### Short problem
In the listing below, please print the line that contains "From the list" and every line that follows it, exactly.
-- BEGIN --
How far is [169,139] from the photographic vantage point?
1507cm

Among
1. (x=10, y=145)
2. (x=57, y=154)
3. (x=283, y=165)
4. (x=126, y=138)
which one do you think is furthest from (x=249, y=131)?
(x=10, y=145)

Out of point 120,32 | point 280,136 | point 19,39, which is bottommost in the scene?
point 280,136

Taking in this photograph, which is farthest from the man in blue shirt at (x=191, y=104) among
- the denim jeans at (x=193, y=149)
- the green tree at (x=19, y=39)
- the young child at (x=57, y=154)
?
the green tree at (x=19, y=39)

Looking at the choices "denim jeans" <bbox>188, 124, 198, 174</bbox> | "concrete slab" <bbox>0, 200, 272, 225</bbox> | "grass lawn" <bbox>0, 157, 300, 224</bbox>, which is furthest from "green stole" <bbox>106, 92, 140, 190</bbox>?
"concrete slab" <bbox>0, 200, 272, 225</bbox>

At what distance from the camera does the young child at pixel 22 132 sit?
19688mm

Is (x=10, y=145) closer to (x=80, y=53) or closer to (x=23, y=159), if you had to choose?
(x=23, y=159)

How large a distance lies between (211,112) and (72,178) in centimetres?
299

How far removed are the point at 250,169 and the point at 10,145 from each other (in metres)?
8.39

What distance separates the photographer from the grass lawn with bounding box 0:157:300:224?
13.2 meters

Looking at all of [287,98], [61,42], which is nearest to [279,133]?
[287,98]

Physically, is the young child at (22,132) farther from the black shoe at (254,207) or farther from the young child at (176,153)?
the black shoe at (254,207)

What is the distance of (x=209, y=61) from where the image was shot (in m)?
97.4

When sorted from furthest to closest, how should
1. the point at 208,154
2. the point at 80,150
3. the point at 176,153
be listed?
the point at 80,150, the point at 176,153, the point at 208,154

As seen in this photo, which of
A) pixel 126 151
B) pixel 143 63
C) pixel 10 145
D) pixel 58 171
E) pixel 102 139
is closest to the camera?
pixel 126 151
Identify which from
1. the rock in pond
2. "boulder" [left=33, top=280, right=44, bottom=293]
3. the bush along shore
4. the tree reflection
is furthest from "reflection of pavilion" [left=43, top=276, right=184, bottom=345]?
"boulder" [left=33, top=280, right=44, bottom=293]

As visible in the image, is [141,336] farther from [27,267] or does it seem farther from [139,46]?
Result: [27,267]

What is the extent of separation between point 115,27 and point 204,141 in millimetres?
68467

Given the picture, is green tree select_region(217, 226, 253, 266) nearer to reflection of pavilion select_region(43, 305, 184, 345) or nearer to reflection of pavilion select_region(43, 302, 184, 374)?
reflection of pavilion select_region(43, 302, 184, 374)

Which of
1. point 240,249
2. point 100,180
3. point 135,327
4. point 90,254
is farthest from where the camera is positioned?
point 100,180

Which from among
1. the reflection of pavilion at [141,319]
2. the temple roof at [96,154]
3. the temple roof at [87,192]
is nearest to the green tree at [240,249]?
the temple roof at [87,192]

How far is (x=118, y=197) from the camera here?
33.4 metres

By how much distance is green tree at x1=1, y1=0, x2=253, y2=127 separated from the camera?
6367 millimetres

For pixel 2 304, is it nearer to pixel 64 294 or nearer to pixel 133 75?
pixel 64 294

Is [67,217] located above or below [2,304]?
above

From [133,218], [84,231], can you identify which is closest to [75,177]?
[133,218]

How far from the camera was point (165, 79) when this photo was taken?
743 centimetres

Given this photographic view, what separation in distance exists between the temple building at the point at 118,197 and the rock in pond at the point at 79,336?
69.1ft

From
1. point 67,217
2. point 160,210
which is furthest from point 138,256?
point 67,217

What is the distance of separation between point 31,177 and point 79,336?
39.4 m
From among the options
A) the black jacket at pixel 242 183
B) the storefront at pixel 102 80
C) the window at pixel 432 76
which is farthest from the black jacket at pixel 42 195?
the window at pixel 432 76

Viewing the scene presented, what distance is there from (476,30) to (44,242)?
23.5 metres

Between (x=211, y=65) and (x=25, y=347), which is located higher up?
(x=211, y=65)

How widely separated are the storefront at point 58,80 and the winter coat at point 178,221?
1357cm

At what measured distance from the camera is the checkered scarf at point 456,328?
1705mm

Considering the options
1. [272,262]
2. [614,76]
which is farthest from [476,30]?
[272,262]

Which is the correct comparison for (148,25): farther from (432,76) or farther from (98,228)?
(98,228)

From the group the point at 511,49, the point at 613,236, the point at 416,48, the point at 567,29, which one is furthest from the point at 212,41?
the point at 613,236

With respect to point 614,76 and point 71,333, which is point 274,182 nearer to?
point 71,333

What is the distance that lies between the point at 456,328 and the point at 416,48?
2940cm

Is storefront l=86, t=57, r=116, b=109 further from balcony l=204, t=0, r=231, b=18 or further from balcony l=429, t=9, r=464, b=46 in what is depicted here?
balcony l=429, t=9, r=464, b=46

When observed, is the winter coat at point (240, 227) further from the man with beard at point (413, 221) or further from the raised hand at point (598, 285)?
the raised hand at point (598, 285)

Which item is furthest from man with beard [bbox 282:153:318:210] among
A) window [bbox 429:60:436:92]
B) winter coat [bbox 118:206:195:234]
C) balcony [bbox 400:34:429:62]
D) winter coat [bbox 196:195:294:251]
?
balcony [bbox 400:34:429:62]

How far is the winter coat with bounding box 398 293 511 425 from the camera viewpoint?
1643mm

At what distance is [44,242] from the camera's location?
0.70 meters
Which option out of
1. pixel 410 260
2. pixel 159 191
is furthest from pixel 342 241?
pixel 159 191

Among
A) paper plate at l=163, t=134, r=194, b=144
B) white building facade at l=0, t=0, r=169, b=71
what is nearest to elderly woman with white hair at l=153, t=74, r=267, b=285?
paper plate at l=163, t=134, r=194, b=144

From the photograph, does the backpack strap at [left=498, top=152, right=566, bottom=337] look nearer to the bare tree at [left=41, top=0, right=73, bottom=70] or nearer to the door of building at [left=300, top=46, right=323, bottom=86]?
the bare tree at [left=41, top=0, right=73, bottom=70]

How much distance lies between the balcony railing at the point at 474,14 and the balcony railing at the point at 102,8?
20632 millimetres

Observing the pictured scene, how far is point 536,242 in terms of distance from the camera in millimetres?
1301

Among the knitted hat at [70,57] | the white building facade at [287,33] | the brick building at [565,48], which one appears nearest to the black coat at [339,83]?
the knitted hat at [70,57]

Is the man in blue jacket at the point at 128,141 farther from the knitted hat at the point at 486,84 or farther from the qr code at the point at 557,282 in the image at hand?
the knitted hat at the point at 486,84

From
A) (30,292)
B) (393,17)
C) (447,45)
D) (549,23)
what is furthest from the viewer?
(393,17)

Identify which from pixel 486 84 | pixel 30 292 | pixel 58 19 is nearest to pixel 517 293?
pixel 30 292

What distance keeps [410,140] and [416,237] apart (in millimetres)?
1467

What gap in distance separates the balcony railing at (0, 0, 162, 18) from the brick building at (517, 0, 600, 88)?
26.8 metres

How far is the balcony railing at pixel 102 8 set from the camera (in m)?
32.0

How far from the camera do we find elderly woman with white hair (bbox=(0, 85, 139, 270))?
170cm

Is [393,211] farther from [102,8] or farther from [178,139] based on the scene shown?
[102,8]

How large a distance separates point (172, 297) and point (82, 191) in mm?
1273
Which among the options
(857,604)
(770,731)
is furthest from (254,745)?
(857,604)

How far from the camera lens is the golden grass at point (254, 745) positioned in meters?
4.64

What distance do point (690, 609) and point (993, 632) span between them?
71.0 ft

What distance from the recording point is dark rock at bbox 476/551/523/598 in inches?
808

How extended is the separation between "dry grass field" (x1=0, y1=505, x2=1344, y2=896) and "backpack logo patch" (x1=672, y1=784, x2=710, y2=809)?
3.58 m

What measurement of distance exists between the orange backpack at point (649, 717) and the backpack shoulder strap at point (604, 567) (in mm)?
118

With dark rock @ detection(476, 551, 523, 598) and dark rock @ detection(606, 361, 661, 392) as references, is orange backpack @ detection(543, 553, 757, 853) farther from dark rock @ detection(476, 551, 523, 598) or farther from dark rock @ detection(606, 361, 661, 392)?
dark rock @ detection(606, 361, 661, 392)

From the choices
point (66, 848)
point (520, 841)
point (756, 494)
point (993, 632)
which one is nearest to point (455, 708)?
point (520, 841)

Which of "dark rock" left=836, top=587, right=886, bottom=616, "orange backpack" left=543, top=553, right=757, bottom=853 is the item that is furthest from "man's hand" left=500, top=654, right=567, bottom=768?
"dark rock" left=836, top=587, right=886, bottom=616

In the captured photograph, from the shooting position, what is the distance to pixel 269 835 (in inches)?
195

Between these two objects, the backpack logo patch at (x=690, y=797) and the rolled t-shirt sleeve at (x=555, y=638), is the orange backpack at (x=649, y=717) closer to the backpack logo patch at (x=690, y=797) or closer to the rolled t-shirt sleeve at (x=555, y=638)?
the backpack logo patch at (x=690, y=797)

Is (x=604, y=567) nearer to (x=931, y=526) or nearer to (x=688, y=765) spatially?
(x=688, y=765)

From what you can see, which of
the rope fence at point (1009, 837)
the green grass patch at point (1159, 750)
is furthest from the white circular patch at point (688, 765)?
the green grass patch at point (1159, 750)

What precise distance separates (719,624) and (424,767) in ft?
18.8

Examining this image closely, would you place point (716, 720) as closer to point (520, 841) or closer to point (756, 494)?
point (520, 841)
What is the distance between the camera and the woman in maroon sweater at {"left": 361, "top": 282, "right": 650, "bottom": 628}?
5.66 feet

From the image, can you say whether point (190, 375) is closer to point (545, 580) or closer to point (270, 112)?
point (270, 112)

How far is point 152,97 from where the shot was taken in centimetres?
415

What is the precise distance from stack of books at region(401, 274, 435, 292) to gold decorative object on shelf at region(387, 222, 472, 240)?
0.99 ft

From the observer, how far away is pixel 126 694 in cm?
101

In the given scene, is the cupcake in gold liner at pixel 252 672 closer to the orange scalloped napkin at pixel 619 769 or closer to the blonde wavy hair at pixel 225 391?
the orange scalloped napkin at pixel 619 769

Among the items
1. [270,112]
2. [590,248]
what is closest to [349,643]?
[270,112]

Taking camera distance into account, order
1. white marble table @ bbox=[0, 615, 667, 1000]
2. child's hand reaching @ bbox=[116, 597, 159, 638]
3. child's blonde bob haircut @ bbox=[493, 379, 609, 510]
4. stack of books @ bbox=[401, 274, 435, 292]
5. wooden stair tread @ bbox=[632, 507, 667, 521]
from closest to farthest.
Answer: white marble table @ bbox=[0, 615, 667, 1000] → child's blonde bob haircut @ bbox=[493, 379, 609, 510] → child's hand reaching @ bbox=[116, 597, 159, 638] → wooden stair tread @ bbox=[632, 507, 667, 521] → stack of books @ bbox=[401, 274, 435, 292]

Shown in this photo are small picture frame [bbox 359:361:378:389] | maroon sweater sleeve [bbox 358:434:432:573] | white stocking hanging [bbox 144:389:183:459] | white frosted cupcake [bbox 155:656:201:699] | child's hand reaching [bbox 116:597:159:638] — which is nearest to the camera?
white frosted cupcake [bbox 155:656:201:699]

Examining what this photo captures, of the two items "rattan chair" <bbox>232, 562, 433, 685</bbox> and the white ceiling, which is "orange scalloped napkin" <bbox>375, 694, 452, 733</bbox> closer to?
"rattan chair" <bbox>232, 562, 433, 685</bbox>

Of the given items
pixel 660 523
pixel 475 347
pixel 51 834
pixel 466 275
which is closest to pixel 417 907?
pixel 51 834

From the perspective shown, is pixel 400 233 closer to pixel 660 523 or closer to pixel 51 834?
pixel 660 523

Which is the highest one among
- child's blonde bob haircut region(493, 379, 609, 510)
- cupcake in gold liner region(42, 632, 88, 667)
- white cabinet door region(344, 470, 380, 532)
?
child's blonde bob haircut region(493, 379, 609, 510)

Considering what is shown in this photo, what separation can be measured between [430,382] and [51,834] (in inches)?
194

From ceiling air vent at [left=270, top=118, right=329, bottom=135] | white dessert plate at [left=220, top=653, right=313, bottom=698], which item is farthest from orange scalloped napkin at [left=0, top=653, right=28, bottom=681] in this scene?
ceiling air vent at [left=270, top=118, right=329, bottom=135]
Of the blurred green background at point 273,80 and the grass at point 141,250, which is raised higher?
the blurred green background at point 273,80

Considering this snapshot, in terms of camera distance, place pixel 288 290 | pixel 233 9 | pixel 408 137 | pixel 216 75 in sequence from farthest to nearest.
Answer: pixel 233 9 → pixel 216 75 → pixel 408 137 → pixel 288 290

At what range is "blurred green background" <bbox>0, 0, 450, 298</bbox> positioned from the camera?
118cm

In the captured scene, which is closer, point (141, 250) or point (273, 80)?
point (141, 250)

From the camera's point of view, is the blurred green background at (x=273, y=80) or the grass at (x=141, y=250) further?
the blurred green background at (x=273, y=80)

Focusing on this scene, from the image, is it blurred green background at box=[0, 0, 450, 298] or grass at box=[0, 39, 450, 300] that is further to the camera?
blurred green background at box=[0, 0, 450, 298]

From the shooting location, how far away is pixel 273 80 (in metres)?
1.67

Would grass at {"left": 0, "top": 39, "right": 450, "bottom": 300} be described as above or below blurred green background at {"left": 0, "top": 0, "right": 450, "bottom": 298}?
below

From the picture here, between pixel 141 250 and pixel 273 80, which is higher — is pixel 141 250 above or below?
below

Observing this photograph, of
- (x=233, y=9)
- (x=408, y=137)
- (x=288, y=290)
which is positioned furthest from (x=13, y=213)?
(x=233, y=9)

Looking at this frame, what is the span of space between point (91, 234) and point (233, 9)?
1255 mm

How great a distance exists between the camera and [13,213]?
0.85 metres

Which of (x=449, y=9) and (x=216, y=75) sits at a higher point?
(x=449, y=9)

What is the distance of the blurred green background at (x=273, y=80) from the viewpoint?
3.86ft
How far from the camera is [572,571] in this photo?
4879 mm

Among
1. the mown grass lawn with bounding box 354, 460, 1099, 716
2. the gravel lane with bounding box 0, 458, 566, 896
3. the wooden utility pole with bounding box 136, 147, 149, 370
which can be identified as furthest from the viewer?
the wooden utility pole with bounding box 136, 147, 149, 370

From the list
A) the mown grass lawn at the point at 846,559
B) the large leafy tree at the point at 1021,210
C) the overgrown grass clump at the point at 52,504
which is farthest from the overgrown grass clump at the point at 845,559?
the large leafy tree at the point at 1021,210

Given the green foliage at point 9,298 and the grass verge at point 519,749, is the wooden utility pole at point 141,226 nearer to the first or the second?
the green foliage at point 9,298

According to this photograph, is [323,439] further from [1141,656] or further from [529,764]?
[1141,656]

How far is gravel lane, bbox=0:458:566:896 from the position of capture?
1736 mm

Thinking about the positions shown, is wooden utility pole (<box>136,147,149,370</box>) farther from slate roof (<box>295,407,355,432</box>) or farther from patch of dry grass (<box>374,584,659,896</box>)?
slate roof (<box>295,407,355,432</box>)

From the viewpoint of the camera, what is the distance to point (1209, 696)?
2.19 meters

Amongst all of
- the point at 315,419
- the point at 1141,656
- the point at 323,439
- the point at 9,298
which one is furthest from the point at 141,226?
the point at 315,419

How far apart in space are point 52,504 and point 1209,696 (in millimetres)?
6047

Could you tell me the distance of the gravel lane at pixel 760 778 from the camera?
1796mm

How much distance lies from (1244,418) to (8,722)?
-- END --
### The solution
From the list
A) the mown grass lawn at the point at 846,559
B) the large leafy tree at the point at 1021,210
C) the overgrown grass clump at the point at 52,504
which is farthest from the overgrown grass clump at the point at 845,559?
the large leafy tree at the point at 1021,210

Given the green foliage at point 9,298 and the grass verge at point 519,749, is the wooden utility pole at point 141,226 nearer to the first or the second?
the green foliage at point 9,298

According to this photograph, is [323,439] further from [1141,656] or further from [529,764]?
[1141,656]

How far is gravel lane, bbox=0:458:566:896 from the position of capture?
1736 mm

Thinking about the positions shown, is wooden utility pole (<box>136,147,149,370</box>) farther from slate roof (<box>295,407,355,432</box>) or farther from patch of dry grass (<box>374,584,659,896</box>)?
slate roof (<box>295,407,355,432</box>)

From the viewpoint of the camera, what is the distance to point (1209, 696)?
2.19 meters

Amongst all of
- the point at 315,419
- the point at 1141,656
- the point at 323,439
- the point at 9,298
which one is furthest from the point at 141,226?
the point at 315,419

How far apart in space are point 52,504 and point 1209,696 (in millimetres)?
6047

Could you tell me the distance of the gravel lane at pixel 760 778 from the camera?
1796mm

How much distance lies from (1244,418) to (8,722)?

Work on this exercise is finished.